基本的ニーズの「衣」で例えると、最低限の寒さを防げる上着を手に入れたら、次は「おしゃれな上着が欲しい」という欲求が生まれる、というようなイメージです。
この副次的ニーズは、生活の質や快適さ、環境への配慮などに関連する場合があります。
ビジネスにおいて、顧客の満足度や忠誠度を高めるためには、副次的ニーズに応えることがとても重要です。
機能的ニーズ
「機能的ニーズ」は、顧客が直接的に求めている、商品・サービスの機能や品質のような価値を指します。例えば、視力の低下で悩んでいるユーザーが「自分に合った度数のメガネが欲しい」と考える欲求などが挙げられるでしょう。
機能的ニーズによって商品やサービスの価値が評価されるため、顧客にとっても提供する会社にとっても重要な要素です。
常に改善やイノベーションを行い、優れた機能を顧客に提供することで、競合他社との差別化も図れます。しかし機能は他社に模倣されることもあります。機能的ニーズに応えるだけでなく、商品やサービス全体の改善に他のニーズも考慮した上で取り組みましょう。
情緒的ニーズ
「情緒的ニーズ」とは、商品やサービスに対して感じる感情的な欲求や期待のことを指します。機能的ニーズが製品の実用的な側面に関わるのに対し、情緒的ニーズは、心理的な満足感や高揚感などの感情的な部分に訴求します。

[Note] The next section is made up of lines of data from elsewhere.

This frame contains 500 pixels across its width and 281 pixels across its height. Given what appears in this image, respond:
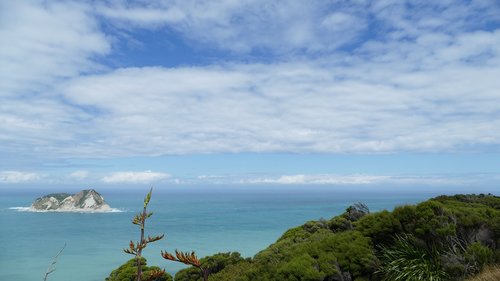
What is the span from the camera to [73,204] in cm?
17762

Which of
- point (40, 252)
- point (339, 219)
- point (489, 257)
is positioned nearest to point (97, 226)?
point (40, 252)

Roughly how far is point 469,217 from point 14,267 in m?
66.2

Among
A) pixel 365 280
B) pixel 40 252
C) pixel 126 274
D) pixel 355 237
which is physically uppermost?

例えば、高級ブランド品を購入する際には、品質の高さだけでなく、所有することによる優越感や自己表現といった情緒的ニーズが影響しています。
また、旅行やエンターテインメントでは、非日常的な体験がもたらす高揚感や開放感が重要な要素となるでしょう。
企業がマーケティング戦略を立てるうえでは、顧客の情緒的ニーズを的確に捉え、製品やサービスに反映させることが欠かせません。単に機能的なニーズを追求するだけでなく、体験そのものに付加価値を与え、顧客の感情に訴えかける工夫が求められるのです。
顧客ニーズを把握する方法
顧客ニーズを把握するためにおすすめの方法は以下の4つです。
- アンケートを実施する
- ソーシャルリスニングで分析する
- ウォンツからニーズを探る
- 競合データを分析する
それぞれの方法で顧客ニーズをどのように把握するか解説します。
アンケートを実施する
顧客の声を直接聞いてニーズや要望を深く理解したいときは、アンケートが役立ちます。
アンケートを通じて、製品やサービスに対する顧客の反応や評価を具体的に把握し、潜在的なニーズを引き出せます。
ただし効果を最大限に引き出すためには、目的やターゲット層の設定を明確にしておくことが必要です。また正確性を高めるためには、アンケートの回答数を増やさなければなりません。
ソーシャルリスニングで分析する
データ収集で多くのサンプルが必要な場合は、「ソーシャルリスニング」が有効です。
インターネット上から消費者の生の声を大量に収集し、分析する手法です。
顧客の評価や評判を知ることで、ニーズや要望を深く理解でき、より消費者目線のマーケティングを行いやすくなります。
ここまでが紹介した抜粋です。